Unsere Hilfe in Uganda

Unsere Aktivitäten im Überblick:

Ärzte ohne Grenzen erweiterte im Jahr 2015 die Hilfe in Uganda um ein neues Projekt im südwestlichen Bezirk Kasese.

Unsere Hilfe in Uganda im Einzelnen (Auszug):

  • Ärzte ohne Grenzen fokussierte die Hilfe in Uganda bei diesem neuen Projekt auf die Gesundheitsversorgung von Jugendlichen und Fischergemeinden an den Seen George und Edward. Beide Zielgruppen haben ein erhöhtes Risiko, sich mit HIV und anderen sexuell übertragbaren Infektionen anzustecken. Alle Aktivitäten von Ärzte ohne Grenzen wurden voll in das öffentliche Gesundheitssystem integriert.
  • Seit 2013 unterstützt Ärzte ohne Grenzen bereits das HIV-Labor im Bezirk Arua und führte dort als Teil des von UNITAID finanzierten Projekts die Zählung von CD4-Zellen sowie Viruslasttests ein. 2015 begannen die Teams zudem mit der frühkindlichen Diagnose, um die Babys von HIV-positiven Müttern zu testen, so dass sie bei Bedarf so schnell wie möglich antiretrovirale Medikamente erhalten. Zudem führten sie Genotypisierungstests durch, die Resistenzen gegen antiretrovirale Medikamente der zweiten Therapielinie aufdecken.
  • Die Hilfe in Uganda umfasste auch eine epidemiologische Untersuchung in den Bezirken Kole, Apach und Oyam. Auf Bitten der Gesundheitsbehörden spendete Ärzte ohne Grenzen mehr als 81.000 Malaria-Behandlungen und unterstützte die Patientenversorgung in den Gesundheitszentren in zwei Bezirken und im Krankenhaus in Kole. Die Teams betreuten zudem mobile Kliniken und überwiesen Patienten bei Bedarf an das Regionalkrankenhaus in Lira. Während der fünfmonatigen Aktivitäten wurden rund 63.000 Malaria-Patientinnen und Patienten in den Bezirken behandelt, die von Ärzte ohne Grenzen unterstützt wurden.
  • Ärzte ohne Grenzen setzte sich 2014 weiterhin dafür ein, den Zugang zu Viruslasttests, auch für Kinder, zu verbessern.
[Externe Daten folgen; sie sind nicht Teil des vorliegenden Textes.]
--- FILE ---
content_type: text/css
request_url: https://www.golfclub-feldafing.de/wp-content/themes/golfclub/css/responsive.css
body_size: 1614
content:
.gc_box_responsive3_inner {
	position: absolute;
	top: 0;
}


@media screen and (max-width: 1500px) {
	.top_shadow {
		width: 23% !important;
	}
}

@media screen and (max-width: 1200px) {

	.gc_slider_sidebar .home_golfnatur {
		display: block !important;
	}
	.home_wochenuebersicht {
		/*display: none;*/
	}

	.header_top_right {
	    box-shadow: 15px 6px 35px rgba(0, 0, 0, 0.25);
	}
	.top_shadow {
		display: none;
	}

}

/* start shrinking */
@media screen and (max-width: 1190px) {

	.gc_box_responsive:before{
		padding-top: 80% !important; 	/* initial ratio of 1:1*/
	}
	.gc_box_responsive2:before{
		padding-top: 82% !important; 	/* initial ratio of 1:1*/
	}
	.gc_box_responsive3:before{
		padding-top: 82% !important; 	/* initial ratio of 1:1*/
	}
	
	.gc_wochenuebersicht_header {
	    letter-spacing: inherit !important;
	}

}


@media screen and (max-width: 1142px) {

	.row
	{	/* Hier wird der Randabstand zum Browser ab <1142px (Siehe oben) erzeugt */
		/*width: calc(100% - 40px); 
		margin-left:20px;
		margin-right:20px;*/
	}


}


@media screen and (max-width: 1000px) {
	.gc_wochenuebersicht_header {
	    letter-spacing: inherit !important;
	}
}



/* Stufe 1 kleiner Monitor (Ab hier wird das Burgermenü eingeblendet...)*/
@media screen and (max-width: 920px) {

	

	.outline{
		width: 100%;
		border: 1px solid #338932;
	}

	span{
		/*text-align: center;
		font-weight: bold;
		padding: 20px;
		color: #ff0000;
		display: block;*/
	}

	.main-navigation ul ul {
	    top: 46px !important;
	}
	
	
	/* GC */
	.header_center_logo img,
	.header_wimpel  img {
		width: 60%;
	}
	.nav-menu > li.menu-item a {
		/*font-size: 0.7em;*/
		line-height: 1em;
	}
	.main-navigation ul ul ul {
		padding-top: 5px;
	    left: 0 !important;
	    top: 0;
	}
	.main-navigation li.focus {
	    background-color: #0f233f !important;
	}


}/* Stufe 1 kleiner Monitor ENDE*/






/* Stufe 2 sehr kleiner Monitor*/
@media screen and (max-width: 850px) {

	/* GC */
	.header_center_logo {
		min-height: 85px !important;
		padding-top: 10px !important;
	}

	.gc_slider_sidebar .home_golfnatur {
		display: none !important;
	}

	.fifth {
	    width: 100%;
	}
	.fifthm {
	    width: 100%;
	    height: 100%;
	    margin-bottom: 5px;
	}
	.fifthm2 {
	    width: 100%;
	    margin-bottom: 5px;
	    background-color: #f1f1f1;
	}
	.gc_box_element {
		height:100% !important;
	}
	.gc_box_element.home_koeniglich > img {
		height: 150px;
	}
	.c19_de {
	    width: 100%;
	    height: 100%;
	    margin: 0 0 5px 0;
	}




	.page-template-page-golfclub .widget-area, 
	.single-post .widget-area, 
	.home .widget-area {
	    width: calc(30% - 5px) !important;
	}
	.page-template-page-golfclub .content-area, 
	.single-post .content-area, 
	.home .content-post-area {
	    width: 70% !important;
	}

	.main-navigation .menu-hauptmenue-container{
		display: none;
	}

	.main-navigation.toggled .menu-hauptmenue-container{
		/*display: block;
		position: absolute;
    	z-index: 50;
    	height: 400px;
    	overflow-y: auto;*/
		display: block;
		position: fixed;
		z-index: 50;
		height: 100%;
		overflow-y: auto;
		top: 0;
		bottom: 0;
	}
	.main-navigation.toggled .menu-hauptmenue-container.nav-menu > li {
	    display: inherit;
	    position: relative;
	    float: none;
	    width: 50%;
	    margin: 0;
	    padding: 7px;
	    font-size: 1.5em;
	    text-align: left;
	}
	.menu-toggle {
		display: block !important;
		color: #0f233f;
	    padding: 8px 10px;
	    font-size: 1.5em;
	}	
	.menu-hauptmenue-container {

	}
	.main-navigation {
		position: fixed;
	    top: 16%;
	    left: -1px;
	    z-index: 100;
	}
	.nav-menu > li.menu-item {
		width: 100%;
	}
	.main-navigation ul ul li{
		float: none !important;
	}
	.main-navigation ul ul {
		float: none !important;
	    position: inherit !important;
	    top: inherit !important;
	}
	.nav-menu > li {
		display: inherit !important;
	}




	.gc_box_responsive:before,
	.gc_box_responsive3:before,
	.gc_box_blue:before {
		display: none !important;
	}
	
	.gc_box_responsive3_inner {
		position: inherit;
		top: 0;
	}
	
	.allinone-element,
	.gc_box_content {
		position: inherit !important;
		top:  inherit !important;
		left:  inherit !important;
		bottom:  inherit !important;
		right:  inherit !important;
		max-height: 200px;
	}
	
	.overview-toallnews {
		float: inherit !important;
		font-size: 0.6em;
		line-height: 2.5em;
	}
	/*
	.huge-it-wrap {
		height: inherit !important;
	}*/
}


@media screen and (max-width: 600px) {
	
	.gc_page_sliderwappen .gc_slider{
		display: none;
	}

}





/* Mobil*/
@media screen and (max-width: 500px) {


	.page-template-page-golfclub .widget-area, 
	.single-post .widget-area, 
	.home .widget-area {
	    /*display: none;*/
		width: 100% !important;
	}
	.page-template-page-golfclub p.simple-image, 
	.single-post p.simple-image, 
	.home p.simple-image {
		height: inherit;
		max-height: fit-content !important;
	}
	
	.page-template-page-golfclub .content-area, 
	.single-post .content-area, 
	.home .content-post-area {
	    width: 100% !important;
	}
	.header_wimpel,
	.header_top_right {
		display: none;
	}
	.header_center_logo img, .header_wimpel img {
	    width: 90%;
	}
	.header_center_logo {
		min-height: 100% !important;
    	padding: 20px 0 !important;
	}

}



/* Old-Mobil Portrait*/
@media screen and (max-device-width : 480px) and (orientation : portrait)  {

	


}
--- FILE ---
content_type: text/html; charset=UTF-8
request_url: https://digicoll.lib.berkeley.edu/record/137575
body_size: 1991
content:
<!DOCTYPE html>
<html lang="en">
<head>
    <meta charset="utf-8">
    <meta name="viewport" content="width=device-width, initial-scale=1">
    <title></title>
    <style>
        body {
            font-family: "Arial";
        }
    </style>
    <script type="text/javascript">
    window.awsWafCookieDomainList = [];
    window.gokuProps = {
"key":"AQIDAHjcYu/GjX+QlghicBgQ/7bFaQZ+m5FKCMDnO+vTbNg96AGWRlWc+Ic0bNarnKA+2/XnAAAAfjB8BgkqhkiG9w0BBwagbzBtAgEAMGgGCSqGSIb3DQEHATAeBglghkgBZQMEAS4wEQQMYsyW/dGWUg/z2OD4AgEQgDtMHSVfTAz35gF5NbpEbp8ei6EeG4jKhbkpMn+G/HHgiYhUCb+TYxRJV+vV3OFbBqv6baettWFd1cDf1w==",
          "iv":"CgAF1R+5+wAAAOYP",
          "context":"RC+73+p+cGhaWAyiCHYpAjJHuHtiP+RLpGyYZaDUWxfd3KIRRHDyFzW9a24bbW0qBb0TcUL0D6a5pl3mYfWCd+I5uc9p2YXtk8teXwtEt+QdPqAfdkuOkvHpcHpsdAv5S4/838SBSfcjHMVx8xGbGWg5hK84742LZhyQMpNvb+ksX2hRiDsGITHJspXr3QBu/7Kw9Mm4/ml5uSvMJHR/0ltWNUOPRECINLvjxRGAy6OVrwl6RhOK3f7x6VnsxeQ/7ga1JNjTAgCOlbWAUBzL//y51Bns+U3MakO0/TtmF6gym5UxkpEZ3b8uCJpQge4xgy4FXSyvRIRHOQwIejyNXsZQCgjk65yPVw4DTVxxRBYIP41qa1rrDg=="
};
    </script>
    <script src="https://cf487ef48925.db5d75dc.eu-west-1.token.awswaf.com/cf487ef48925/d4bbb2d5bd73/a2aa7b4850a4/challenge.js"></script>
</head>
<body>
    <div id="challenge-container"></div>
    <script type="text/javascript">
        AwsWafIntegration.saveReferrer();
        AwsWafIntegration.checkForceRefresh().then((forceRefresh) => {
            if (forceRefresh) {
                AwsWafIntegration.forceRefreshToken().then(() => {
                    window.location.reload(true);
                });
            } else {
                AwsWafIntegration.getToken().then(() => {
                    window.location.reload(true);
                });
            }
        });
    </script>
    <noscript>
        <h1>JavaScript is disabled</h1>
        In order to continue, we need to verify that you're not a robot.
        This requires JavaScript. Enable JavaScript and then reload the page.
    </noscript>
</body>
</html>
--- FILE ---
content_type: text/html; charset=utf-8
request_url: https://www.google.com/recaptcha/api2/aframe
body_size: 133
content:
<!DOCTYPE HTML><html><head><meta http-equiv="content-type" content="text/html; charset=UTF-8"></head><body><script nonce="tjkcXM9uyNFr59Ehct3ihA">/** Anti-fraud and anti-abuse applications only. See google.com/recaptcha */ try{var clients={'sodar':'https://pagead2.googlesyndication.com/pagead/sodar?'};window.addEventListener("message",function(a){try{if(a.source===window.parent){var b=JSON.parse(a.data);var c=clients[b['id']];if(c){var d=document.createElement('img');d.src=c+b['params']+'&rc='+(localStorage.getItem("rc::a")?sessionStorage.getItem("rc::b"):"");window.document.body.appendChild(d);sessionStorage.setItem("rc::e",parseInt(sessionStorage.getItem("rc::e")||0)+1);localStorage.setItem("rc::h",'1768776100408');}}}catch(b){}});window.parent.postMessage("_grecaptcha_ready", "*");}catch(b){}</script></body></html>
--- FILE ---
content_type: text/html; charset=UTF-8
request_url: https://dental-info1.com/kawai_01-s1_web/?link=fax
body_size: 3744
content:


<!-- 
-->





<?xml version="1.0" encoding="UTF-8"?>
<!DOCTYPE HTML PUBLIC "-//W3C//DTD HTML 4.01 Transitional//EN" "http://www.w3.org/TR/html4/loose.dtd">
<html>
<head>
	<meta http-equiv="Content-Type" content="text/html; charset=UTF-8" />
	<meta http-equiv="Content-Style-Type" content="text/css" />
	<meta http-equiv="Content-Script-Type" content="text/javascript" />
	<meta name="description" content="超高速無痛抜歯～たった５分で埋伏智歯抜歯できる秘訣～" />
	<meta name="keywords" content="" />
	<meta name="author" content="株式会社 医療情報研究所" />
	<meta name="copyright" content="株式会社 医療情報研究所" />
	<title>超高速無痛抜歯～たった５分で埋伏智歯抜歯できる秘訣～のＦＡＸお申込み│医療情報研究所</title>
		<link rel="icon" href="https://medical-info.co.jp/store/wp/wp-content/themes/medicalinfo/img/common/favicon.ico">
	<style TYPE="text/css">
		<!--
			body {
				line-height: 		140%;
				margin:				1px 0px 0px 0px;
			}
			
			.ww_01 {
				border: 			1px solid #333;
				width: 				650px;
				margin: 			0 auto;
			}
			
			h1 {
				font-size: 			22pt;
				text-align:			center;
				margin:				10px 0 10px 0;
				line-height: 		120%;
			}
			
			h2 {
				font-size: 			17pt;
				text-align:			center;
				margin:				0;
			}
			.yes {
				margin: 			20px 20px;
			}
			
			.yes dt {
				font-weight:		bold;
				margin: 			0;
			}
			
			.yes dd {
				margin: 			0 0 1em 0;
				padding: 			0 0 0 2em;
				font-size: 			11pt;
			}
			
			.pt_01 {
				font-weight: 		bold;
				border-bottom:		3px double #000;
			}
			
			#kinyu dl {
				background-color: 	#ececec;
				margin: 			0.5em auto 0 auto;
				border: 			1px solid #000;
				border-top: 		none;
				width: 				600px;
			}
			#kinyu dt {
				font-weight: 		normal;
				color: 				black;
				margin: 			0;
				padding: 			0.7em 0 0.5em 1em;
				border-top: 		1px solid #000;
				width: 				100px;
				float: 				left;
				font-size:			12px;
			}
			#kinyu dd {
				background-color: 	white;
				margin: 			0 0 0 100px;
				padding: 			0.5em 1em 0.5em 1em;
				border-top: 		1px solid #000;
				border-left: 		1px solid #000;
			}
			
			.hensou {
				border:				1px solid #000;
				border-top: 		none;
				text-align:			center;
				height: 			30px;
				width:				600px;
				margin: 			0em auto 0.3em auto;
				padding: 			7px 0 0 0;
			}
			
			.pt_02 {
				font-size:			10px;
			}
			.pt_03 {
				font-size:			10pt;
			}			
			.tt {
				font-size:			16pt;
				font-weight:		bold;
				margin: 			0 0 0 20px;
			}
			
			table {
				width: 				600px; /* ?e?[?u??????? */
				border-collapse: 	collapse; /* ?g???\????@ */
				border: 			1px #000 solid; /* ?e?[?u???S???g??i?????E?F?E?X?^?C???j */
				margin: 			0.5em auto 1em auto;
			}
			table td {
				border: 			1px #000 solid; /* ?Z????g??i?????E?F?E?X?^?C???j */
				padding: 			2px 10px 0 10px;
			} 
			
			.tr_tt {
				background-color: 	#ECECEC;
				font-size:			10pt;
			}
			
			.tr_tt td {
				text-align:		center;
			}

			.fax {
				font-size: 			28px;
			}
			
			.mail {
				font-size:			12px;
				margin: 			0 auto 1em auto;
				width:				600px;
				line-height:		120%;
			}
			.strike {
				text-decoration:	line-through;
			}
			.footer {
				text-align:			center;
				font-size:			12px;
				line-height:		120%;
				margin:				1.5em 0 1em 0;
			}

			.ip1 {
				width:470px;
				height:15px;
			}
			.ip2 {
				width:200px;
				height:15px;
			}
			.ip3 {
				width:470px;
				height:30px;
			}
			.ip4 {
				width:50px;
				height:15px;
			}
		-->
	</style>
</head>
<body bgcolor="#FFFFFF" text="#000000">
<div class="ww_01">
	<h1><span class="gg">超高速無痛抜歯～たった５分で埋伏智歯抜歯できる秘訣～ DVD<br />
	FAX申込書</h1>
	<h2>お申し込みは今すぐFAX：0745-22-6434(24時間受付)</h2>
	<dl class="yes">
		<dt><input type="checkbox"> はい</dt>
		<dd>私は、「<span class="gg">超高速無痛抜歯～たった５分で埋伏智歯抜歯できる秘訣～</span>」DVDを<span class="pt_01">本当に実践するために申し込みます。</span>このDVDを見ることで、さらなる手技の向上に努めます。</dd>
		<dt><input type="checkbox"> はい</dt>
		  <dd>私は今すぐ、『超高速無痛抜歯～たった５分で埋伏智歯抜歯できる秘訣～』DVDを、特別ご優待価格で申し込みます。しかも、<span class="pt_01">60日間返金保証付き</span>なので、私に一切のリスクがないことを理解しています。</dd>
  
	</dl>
Die Hilfe in Uganda umfasste daher auch eine Kooperation mit dem „Treatment Success Programm“, das von UNITAID finanziert wird. Darüber hinaus untersuchte ein Team von Ärzte ohne Grenzen die besonderen medizinischen Bedürfnisse von gefährdeten HIV-Patientengruppen, wie Kinder, Jugendliche und mobile Bevölkerungsgruppen.
  • Im Juli 2015 beendeten die Teams die Hilfe in Uganda, die sich seit Januar 2014 auf die Versorgung von südsudanesischen Flüchtlingen im Bezirk Adjumani konzentriert hatte. Die ambulante und stationäre Versorgung sowie die Geburtshilfe wurden an die Organisation Medical Teams International übergeben. Zwischen Januar und Juli 2015 hielt Ärzte ohne Grenzen mehr als 48.600 Sprechstunden ab und nahm rund 574 Patienten ins Krankenhaus auf.

Ärzte ohne Grenzen bot erstmals 1986 Hilfe in Uganda an.